Anderson de Carvalho Borges 
 
Texto bíblico base: Juízes 2:6-13 
Depois que Josué despediu os israelitas, eles saíram para ocupar a terra, 
cada um a sua herança. O povo prestou culto ao Senhor durante toda a vida de 
Josué e dos líderes que continuaram vivos depois de Josué e que tinham visto 
todos os grandes feitos que o Senhor realizara em favor de Israel. 
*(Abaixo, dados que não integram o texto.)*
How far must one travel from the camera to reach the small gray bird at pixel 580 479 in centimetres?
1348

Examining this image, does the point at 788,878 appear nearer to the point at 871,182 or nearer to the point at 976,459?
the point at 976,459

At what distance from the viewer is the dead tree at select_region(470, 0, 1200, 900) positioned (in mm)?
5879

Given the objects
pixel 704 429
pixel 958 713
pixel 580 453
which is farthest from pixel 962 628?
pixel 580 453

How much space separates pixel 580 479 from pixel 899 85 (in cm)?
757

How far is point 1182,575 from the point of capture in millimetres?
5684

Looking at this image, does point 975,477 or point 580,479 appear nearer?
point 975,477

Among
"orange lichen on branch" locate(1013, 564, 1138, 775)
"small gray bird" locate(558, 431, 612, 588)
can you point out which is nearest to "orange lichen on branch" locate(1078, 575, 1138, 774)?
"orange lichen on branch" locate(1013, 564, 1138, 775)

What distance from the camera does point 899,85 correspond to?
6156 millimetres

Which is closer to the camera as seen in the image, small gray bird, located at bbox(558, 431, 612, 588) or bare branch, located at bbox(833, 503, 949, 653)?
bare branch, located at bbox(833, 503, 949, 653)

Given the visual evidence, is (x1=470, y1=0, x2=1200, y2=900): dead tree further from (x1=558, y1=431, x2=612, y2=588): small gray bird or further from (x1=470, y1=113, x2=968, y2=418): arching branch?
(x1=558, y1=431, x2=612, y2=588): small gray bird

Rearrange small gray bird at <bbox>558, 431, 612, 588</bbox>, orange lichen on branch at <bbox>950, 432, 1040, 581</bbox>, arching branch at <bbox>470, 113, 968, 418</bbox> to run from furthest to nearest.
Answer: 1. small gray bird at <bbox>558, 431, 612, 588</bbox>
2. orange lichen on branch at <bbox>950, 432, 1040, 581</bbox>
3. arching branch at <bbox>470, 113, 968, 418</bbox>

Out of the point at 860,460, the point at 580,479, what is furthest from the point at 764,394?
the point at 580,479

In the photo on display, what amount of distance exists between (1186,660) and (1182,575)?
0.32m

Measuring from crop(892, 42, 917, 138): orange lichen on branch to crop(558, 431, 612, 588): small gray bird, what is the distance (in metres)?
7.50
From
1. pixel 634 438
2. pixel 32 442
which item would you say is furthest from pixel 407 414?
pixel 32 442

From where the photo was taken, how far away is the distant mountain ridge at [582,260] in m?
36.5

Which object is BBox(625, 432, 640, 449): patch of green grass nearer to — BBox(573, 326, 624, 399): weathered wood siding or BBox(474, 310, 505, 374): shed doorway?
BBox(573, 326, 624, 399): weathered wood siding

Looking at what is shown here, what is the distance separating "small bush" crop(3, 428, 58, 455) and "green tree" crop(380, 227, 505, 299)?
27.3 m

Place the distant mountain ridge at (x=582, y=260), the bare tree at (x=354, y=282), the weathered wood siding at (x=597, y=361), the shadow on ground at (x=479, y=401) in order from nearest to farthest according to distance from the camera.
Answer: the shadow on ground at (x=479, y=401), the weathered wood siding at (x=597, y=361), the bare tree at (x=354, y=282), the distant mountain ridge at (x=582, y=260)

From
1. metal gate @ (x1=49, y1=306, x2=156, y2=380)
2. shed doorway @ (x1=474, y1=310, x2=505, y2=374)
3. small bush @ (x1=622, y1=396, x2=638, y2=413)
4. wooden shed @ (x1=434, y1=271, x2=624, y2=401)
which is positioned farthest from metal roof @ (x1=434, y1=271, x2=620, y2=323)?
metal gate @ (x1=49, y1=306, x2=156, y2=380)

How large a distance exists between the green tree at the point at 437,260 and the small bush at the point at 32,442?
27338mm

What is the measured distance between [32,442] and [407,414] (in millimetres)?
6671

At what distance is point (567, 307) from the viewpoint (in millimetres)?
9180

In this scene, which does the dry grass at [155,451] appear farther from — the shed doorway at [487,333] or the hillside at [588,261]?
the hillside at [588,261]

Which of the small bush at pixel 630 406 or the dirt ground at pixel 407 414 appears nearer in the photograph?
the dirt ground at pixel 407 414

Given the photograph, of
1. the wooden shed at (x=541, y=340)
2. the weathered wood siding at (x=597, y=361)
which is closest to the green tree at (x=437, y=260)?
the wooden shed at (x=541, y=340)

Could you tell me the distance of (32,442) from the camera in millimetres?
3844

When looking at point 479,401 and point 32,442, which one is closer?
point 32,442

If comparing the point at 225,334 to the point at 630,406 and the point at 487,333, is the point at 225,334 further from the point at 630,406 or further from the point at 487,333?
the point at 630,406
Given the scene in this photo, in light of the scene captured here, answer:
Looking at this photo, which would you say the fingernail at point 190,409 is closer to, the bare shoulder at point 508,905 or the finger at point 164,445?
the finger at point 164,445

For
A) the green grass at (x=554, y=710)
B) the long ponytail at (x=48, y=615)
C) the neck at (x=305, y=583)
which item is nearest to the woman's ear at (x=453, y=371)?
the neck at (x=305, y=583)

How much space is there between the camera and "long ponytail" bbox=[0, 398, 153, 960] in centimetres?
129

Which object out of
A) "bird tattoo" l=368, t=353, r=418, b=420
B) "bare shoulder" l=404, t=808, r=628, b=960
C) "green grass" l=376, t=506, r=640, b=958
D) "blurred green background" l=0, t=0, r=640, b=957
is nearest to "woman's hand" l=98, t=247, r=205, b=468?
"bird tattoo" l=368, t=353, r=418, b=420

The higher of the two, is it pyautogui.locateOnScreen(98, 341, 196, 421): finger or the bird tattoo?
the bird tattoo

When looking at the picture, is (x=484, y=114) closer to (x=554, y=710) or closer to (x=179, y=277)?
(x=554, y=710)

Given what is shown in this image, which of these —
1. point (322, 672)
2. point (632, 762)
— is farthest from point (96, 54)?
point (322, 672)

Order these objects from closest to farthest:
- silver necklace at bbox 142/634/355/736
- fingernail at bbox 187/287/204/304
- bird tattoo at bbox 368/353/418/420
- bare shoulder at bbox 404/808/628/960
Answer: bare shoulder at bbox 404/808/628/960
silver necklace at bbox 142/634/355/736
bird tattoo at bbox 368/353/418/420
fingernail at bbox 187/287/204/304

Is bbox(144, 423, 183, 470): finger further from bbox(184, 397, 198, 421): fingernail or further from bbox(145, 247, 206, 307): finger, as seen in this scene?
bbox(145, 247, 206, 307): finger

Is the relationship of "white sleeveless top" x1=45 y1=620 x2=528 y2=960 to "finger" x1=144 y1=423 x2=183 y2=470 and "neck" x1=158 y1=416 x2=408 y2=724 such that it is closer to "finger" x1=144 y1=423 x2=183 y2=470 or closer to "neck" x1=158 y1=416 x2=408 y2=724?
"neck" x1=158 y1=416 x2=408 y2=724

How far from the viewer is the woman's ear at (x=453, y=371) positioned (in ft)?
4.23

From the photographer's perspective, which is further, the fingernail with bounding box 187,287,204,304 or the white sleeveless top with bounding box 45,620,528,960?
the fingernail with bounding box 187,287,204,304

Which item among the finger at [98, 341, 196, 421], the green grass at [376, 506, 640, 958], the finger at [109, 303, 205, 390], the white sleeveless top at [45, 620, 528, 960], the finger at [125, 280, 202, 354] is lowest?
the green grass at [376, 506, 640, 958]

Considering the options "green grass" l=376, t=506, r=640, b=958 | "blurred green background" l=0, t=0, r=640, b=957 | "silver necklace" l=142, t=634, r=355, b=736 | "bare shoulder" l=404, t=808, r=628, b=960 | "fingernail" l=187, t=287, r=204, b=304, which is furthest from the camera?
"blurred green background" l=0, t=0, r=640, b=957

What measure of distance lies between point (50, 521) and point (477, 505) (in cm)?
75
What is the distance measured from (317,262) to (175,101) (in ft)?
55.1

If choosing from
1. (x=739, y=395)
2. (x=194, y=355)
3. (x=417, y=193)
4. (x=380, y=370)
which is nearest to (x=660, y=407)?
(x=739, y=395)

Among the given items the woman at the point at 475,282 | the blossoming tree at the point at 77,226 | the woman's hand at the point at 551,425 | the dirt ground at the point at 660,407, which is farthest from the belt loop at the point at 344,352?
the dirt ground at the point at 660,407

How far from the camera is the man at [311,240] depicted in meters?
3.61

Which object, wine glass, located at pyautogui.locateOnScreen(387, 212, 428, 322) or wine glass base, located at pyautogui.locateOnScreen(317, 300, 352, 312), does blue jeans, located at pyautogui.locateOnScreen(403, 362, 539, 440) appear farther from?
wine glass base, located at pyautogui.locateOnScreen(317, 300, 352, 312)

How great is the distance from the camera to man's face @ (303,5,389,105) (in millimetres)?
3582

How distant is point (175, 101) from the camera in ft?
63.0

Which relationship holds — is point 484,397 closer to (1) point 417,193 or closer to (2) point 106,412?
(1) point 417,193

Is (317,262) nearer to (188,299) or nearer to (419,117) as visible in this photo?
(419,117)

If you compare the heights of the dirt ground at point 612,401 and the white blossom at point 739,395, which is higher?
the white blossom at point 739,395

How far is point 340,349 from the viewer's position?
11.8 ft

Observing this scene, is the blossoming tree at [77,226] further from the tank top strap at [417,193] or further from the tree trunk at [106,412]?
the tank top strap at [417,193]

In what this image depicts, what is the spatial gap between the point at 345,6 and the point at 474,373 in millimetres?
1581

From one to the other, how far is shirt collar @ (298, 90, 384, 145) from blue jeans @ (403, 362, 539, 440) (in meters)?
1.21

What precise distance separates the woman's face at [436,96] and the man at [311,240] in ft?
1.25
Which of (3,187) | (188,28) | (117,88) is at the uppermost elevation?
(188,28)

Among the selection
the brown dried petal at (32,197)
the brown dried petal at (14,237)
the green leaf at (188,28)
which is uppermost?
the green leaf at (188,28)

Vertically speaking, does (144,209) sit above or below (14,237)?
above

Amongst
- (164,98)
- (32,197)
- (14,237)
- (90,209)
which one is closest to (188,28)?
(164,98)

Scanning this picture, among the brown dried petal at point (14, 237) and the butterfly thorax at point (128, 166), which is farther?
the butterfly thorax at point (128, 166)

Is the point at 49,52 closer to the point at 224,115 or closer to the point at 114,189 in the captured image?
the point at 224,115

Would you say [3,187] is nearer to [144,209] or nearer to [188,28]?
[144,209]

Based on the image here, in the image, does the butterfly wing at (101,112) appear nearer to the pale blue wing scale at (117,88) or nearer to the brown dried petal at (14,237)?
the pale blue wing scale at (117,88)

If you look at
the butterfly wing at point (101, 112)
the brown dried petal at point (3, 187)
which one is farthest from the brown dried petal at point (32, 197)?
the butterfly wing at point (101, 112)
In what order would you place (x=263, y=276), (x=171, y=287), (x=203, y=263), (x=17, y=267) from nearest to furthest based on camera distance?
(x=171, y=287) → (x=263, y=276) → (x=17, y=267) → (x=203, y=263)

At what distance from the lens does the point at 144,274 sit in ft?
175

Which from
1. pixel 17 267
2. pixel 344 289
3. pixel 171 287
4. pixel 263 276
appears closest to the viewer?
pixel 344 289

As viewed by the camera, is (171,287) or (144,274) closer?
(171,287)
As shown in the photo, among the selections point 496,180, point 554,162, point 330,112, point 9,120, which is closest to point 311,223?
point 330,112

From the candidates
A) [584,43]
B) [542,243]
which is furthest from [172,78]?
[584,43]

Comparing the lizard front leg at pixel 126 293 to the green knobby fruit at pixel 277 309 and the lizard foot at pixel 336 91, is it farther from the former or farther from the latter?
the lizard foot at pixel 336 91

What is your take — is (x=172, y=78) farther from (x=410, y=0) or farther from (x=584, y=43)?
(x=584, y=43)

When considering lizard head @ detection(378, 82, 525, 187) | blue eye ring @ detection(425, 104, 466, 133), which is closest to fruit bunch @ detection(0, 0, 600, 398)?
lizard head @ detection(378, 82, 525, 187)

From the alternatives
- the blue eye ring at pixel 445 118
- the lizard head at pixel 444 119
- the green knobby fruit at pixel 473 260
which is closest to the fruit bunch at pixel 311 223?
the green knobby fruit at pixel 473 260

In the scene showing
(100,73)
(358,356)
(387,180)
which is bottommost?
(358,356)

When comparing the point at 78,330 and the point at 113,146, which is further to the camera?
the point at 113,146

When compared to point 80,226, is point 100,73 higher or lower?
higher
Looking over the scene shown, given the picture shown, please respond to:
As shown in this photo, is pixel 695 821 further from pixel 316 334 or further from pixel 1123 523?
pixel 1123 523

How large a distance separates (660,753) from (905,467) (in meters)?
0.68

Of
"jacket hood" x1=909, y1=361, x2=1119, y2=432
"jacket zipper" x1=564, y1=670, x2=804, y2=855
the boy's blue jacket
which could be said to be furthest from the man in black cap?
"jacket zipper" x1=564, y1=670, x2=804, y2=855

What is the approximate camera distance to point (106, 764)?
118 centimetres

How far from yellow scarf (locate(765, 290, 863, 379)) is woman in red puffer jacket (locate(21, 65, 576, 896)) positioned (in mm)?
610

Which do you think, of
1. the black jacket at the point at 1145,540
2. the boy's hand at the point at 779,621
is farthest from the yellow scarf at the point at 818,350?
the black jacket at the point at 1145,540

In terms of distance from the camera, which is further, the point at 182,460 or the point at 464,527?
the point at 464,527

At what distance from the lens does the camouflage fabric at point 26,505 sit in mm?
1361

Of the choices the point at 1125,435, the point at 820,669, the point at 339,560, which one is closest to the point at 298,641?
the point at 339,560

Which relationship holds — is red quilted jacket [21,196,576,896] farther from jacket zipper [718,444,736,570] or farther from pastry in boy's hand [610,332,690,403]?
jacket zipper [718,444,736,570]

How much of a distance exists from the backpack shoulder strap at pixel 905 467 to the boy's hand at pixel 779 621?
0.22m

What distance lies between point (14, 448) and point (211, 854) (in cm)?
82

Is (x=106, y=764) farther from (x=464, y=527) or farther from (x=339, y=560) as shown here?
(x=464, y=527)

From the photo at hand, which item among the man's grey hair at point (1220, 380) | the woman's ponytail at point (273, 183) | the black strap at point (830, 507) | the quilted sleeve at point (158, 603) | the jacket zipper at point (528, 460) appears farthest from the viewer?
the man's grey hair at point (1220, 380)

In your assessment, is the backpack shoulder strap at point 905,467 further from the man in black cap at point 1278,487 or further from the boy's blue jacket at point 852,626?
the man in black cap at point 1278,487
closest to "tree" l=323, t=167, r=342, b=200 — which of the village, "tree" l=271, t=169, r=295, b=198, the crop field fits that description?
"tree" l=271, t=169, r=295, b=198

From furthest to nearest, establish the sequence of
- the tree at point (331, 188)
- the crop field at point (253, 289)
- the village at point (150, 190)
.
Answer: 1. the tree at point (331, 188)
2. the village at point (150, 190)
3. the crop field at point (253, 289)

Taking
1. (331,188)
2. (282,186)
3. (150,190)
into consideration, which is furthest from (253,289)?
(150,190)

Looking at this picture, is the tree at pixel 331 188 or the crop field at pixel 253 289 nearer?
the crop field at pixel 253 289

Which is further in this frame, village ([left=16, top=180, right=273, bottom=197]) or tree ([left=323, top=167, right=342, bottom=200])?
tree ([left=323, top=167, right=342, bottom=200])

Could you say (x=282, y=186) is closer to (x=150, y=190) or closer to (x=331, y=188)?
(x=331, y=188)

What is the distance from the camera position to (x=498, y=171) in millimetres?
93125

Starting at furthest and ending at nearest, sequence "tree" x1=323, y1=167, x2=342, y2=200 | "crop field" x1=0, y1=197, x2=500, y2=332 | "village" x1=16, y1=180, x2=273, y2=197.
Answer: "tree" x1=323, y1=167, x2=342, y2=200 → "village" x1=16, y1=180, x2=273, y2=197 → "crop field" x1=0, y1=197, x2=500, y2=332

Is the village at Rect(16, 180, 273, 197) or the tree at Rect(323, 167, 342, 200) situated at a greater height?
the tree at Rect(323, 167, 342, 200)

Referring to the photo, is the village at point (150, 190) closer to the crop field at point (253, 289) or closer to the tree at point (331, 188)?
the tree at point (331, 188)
Josué, filho de Num, servo do Senhor, morreu com a idade de cento e dez 
anos. Foi sepultado na terra de sua herança, em Timnate-Heres, nos montes de 
Efraim, ao norte do monte Gaás. Depois que toda aquela geração foi reunida a 
seus antepassados, surgiu uma nova geração que não conhecia o Senhor e o 
que ele havia feito por Israel. Então os israelitas fizeram o que o Senhor reprova 
e prestaram culto aos baalins. Abandonaram o Senhor, o Deus dos seus 
antepassados, que os havia tirado do Egito, e seguiram e adoraram vários 
deuses dos povos ao seu redor, provocando a ira do Senhor. Abandonaram o 
Senhor e prestaram cultos a Baal e aos postes sagrados. 
 
Introdução 
Existe um velho provérbio chinês que diz “Uma geração planta árvores e a outra desfruta a 
sombra” Esse provérbio é muito interessante, e ele se faz vivo em nossos dias, porque a nossa geração 
vive as sombras das árvores que foram plantadas pelos nossos antepassados. Nós desfrutamos à 
sombra dos padrões éticos e da educação que de nossos pais e avós plantaram. 
 
 “Os perigos da segunda geração” 
A cada três gerações, a igreja corre o risco de entrar num processo de 
secularização e abandono da fé. 
A geração que saiu do Egito morreu no deserto. A geração que nasceu no 
deserto entrou na terra prometida. A terceira geração já não conhecia mais o 
Senhor. 
Talvez nossos avós foram mais comprometidos que nossos pais. Talvez 
nossos pais foram mais comprometidos do que nós. Se tivermos cuidado nossos 
filhos e nossos netos poderão viver de forma secularizada. 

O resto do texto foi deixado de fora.